Selected text:
= = = =

The Groundnut Cookbook: The Supper club that brought African food to UK mouths

Contributor Elena Bradley celebrates Black History Month by detailing The Groundnut Cookbook, the book to celebrate Duval Timothy, Jacob Fodio Todd and Folayemi Brown’s supper club that brought the African food of their heritage to UK streets
The Groundnut Cookbook: The Supper club that brought African food to UK mouths
Photo: Elena Bradley

When thinking about Black History Month, specifically in relation to food, The Groundnut cookbook was my first thought.

Having bought it for £4 in The Works sale a few months ago, I have to shamelessly admit that I did so because of its beautiful colourful cover. Even more shamelessly, I have to admit that prior to reading this book I had absolutely no concept of what Western and Eastern African food is, apart from seeing Jamie Oliver’s renditions of Groundnut Stew from time to time.

= = = =

Data:

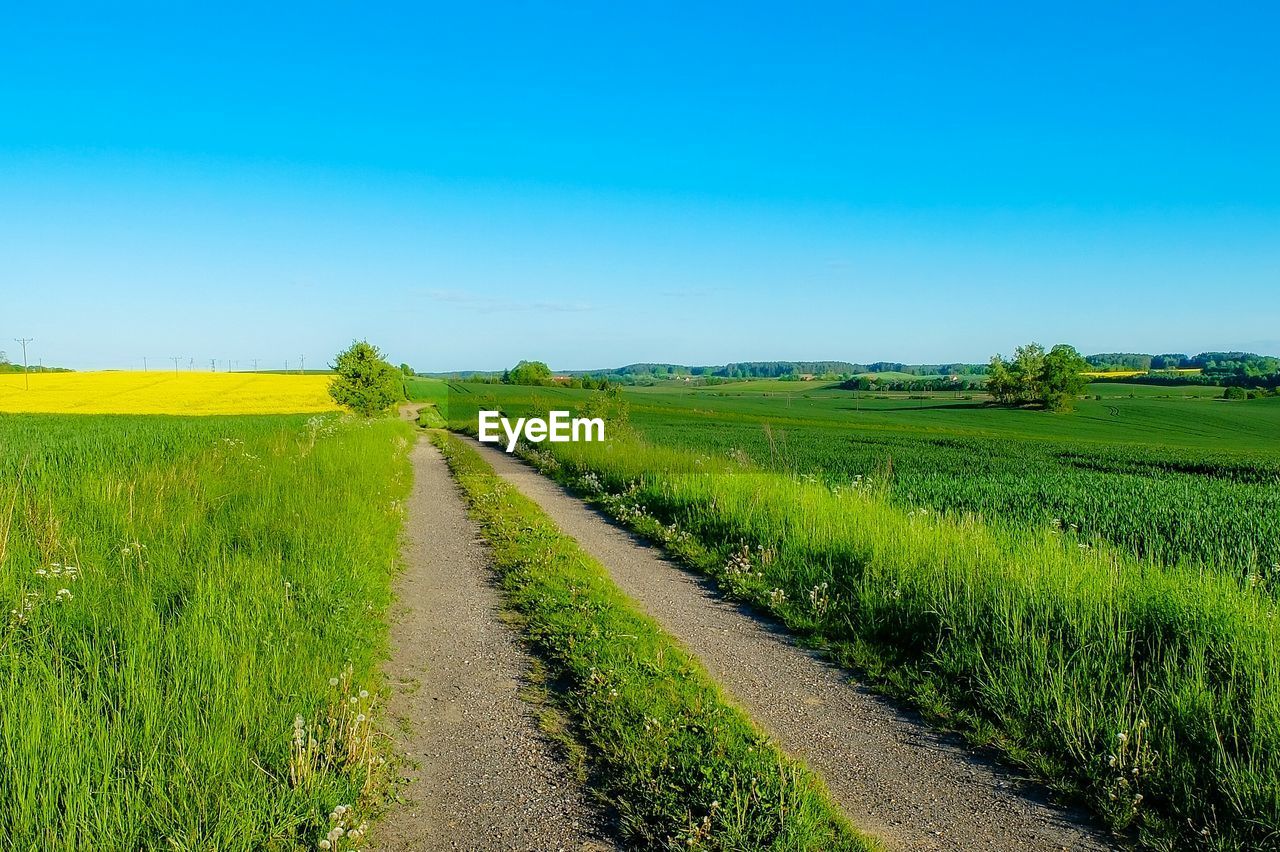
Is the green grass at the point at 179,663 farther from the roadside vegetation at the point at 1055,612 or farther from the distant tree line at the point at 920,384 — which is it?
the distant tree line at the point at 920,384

= = = =

What to work on:
- A) In the article on The Groundnut Cookbook, why did the writer buy the book? Answer in one to three sentences.
- B) Name every person mentioned in the article on The Groundnut Cookbook.
- C) Reproduce the passage from the article on The Groundnut Cookbook word for word, starting with "Contributor Elena Bradley" and going on through "my first thought.".

Solution list:
- A) The writer bought the book because of its beautiful, colorful cover. It was on sale for £4 at The Works.

- B) Elena Bradley, Duval Timothy, Jacob Fodio Todd, Folayemi Brown, Jamie Oliver

- C)
Contributor Elena Bradley celebrates Black History Month by detailing The Groundnut Cookbook, the book to celebrate Duval Timothy, Jacob Fodio Todd and Folayemi Brown’s supper club that brought the African food of their heritage to UK streets
The Groundnut Cookbook: The Supper club that brought African food to UK mouths
Photo: Elena Bradley

When thinking about Black History Month, specifically in relation to food, The Groundnut cookbook was my first thought.